Savaştan daha doğrusu katliamdan kaçıyorlar. Anne-babaları, aileleri öldürülüyor. Nereye gittiklerini bilmeden yollara düşüyorlar. Günlerce yol yürüyorlar ayakları parçalanarak. Bir lokma yiyecek yiyemeden, bir yudum su içemeden. Hayatta kalmak için kendi idrarlarını içtikleri de oluyor. Ve diğerlerinin hayatta kalabilmesi için kendini feda eden biri dışında Kenya'daki bir mülteci kampına ulaşıyorlar. Ağır koşullara dayanamayan bir kardeşlerini daha yitiriyorlar burada.

Aradan yıllar geçiyor. Ve onlar kampta kalan yüzbinlerce kişi gibi gönderilecekleri bir ülkenin hayaliyle yaşıyorlar. Ve sonunda ABD'ye gitme şansını yakalıyorlar. Ne var ki bir sınav daha bekliyor onları yeni ülkelerinde.

HAYATTA KALMAK

Kız kardeşlerinden ayrı şehirlere düşmenin şokunu atlatamazken tamamen yabancısı olduğu bir yaşama alışmaya ve hayatta kalmaya çalışıyorlar.

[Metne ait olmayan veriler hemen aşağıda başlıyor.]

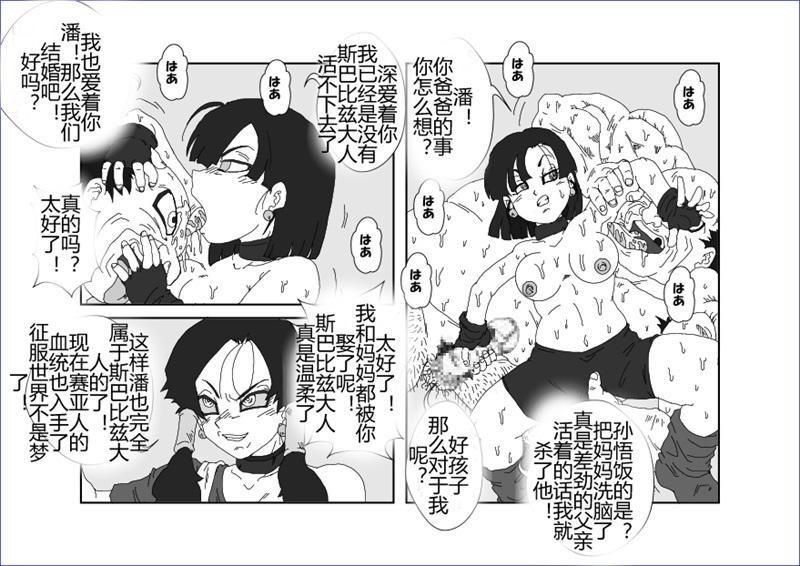 Sennou Kyouikushitsu 257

Aslan yok yeni ülkelerinde ama anlamını çözemedikleri kurallar var. Yatakta yatmak yerine yerde yatmayı tercih ediyorlar. Hava soğuk olsa bile yıldızları görmek için çatıya çıkıyorlar ve istemedikleri halde yalan söylemek zorunda kalıyorlar. Onlara yardım eden iyi insanlar sayesinde kız kardeşlerine kavuştuktan sonra Sudan'da kalan ve onları kurtarmak için kendini feda eden "reis" kardeşlerini bulmayı hayal ediyorlar. Bir gün kamptan gelen bir mektup onu bulma ümitlerini yeşertiyor. Ve ailenin yeni "reis"i onu bulmak için Kenya'ya geri dönüyor. Buluyor da. Ama onu ABD'ye götürmek kolay değil. 11 Eylül'den sonra teröre destek verdiği için hiçbir ülke Sudan vatandaşlarını kabul etmiyor.

Çok acılar çeken kardeşe yardım etmek için çözümü iyi bir yalan söylemekte buluyor doktor olmak için çabalayan yeni reis. Kardeşini kendisinin yerine geçirerek ABD'ye gönderiyor.

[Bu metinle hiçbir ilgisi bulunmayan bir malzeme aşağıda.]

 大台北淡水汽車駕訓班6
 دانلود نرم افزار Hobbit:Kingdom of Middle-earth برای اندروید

Halen gözyaşlarımı tutamıyorum. Tamam, bu bir film. Ama her film, her tiyatro eseri, hayatın aynası değil mi? Sokaktaki her mültecinin yaşadıkları farklı mı sanki?

Ya terör yüzünden evlerini terk etmek zorunda kalan bizim insanlarımızın dramı? Babaları, oğulları, kocaları öldürüldüğü için evlerine her gün ateş düşenlerin hali?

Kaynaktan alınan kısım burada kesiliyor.